Hubbard Street's program Saturday at the Ohio Theatre a presentation of DanceCleveland and Cuyahoga Community College revealed the polish and depth the dancers bring to creations that test body and sometimes soul. It is an electrifying company eager to face every fresh and surprising challenge.
The evening was packed with dance ideas, occasionally too many to maintain coherence. But the results more often than not were arresting and even thrilling, whether the ensemble was immersed in abstraction or hinting at spiritual or human relationships.
Two works by Alejandro Cerrudo, the company's resident choreographer, introduced a vibrant and sensitive creative voice. The first thing you see in "Blanco" is fog, through which four women emerge under white shafts of light.
The fog continues to swirl as the dancers, dressed in gray leotards, perform solo or unison patterns marked by snapping and soaring arm gestures. Set to piano music by Felix Mendelssohn and Charles Valentin Alkan, the two short movements abound in sleek interplay and sculptural beauty. The dancers Meredith Dincolo, Laura Halm, Jessica Tong and Robyn Mineko Williams managed the piece's demands with exceptional control and nuance.

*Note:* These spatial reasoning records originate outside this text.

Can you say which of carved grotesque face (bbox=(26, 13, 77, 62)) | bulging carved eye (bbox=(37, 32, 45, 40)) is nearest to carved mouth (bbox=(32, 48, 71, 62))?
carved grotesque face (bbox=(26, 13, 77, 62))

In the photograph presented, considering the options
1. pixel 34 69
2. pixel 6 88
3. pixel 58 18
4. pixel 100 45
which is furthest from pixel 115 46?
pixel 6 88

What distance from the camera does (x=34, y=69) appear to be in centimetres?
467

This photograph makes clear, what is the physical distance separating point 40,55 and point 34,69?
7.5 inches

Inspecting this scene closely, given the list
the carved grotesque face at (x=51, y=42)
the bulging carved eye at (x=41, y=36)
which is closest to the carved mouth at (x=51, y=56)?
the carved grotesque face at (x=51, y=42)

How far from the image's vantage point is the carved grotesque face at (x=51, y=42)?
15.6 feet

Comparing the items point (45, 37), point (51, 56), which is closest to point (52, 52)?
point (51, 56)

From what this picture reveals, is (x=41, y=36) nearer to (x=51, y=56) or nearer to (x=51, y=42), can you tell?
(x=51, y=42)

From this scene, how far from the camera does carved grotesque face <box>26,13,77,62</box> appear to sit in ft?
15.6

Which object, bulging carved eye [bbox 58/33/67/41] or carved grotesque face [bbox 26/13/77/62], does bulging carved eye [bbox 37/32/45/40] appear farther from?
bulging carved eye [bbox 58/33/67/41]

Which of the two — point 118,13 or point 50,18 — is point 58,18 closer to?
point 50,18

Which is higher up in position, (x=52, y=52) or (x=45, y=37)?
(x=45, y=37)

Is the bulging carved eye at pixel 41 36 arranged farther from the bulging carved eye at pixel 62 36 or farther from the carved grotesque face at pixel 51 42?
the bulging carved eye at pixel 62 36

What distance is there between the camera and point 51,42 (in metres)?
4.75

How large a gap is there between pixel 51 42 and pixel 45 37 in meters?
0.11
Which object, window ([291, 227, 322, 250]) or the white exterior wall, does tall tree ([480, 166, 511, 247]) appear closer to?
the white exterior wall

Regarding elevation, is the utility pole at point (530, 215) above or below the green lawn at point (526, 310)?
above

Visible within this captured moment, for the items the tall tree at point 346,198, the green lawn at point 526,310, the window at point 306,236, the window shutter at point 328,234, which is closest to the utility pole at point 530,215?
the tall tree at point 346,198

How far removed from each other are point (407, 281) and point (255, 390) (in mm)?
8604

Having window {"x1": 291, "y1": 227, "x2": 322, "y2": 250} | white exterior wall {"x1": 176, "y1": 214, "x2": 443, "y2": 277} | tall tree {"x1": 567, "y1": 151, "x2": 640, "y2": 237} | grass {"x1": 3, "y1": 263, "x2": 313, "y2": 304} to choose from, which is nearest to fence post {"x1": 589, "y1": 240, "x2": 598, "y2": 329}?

Cerrudo's "Deep Down Dos" takes nine dancers through seamless chains of activity to Mason Bates' "Music from Underground Spaces." The score's driving rhythms and touches of sonic nature fuel the choreography, a bold explosion of physical encounters for dancers dressed in black and often performing in silhouette.
Once four women and five men have inhabited every corner of the stage, a couple Ana Lopez and Benjamin Wardell breaks off to enfold in a duet of sensuous lyricism. Choreography, lighting and dance come together in a work of haunting mystery.
The mood is playfully subversive in Victor Quijada's "Physikal Linguistiks," which is crammed with quirky and humorous episodes that sometimes take the dancers past the fourth wall. In the opening sequence, the men push each other's heads, elbows and more in a goofy expansion of movement language that almost spills over into the audience.
Jasper Gahunia's score, a collage of classical and contemporary music, serves as ingenious companion to Quijada's novel mix of spoken and danced sequences. The in-jokes tend to wear out their welcome, but the dancers were gloriously in sync with the work's offbeat aesthetic.
The company also reveled in the fluid and stately duets that pervade Nacho Duato's "Arcangelo," performed to music by Arcangelo Corelli and Alessandro Scarlatti. From the golden walls and tiny pyramids of light to the black curtain that lifts a couple at the end, the piece is a luminous flow of images danced with characteristic Hubbard Street energy and poetry.